La commune de Sornéville soutient qu’elle ne disposait pas de la qualité d’assujettie à la taxe sur la valeur ajoutée, dès lors que la cession de terrains à bâtir litigieuse est intervenue à titre occasionnel. Toutefois, les dispositions précitées n’autorisent à taxer une opération occasionnelle que pour autant qu’elle ne constitue pas le simple exercice du droit de propriété par son titulaire. Or, il résulte de l’instruction qu’après avoir acquis les parcelles en litige pour un prix de 30 489,90 euros, la commune de Sornéville a modifié son plan d’occupation des sols afin d’y faire ériger le lotissement des Résaillieux et y a fait réaliser des travaux de viabilisation, d’aménagement de voirie et d’enfouissement des réseaux, en souscrivant notamment un prêt d’un montant de 250 000 euros, avant de confier la commercialisation des terrains à bâtir à deux agents immobiliers par une délibération de septembre 2019 et d’en fixer le prix de vente à 800 320 euros par une délibération du 20 février 2020. La commune de Sornéville a ainsi procédé à des démarches actives de commercialisation foncière, similaires à celles exercées par un professionnel, et l’ampleur de l’opération ainsi conduite ne saurait relever du simple exercice de son droit de propriété. Dans ces conditions, en procédant à cette cession de terrains à bâtir, la commune de Sornéville a exercé une activité économique au sens de l’article 256 A du code général des impôts.

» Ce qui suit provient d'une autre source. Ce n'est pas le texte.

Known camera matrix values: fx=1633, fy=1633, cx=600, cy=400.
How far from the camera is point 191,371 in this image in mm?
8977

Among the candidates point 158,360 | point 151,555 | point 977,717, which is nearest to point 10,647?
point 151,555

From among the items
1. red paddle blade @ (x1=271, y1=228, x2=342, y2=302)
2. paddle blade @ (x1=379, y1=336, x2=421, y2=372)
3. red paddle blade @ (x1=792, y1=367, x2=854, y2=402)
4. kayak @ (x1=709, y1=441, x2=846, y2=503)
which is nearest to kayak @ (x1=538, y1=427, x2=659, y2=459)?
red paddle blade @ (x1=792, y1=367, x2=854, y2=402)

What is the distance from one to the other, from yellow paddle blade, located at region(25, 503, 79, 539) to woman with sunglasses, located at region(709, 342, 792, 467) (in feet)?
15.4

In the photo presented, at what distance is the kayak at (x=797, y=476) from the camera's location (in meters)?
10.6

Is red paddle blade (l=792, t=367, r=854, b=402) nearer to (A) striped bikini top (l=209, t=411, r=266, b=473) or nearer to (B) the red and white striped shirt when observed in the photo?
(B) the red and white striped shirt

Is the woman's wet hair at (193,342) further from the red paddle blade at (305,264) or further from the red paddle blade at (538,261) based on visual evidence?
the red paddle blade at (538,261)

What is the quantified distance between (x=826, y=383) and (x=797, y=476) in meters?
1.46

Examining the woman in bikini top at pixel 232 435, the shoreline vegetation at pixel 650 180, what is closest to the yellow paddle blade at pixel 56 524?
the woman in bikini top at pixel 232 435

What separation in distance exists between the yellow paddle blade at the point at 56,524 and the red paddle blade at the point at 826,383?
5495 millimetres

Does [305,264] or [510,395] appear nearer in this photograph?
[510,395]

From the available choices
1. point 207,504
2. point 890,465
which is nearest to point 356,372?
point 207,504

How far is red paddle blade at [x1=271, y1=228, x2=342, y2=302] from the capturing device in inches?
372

En deuxième lieu, d’une part, aux termes du paragraphe 1 de l’article 13 de la directive 2006/112/CE du Conseil du 28 novembre 2006 relative au système commun de taxe sur la valeur ajoutée, qui reprend les dispositions du paragraphe 5 de l’article 4 de la directive 77/388/CEE du Conseil du 17 mai 1977 : « Les États, les régions, les départements, les communes et les autres organismes de droit public ne sont pas considérés comme des assujettis pour les activités ou opérations qu’ils accomplissent en tant qu’autorités publiques, même lorsque, à l’occasion de ces activités ou opérations, ils perçoivent des droits, redevances, cotisations ou rétributions. / Toutefois, lorsqu’ils effectuent de telles activités ou opérations, ils doivent être considérés comme des assujettis pour ces activités ou opérations dans la mesure où leur non-assujettissement conduirait à des distorsions de concurrence d’une certaine importance (…) ». Aux termes de l’article 256 B du code général des impôts : « Les personnes morales de droit public ne sont pas assujetties à la taxe sur la valeur ajoutée pour l’activité de leurs services administratifs, sociaux, éducatifs, culturels et sportifs lorsque leur non-assujettissement n’entraîne pas de distorsions dans les conditions de la concurrence. (…) ».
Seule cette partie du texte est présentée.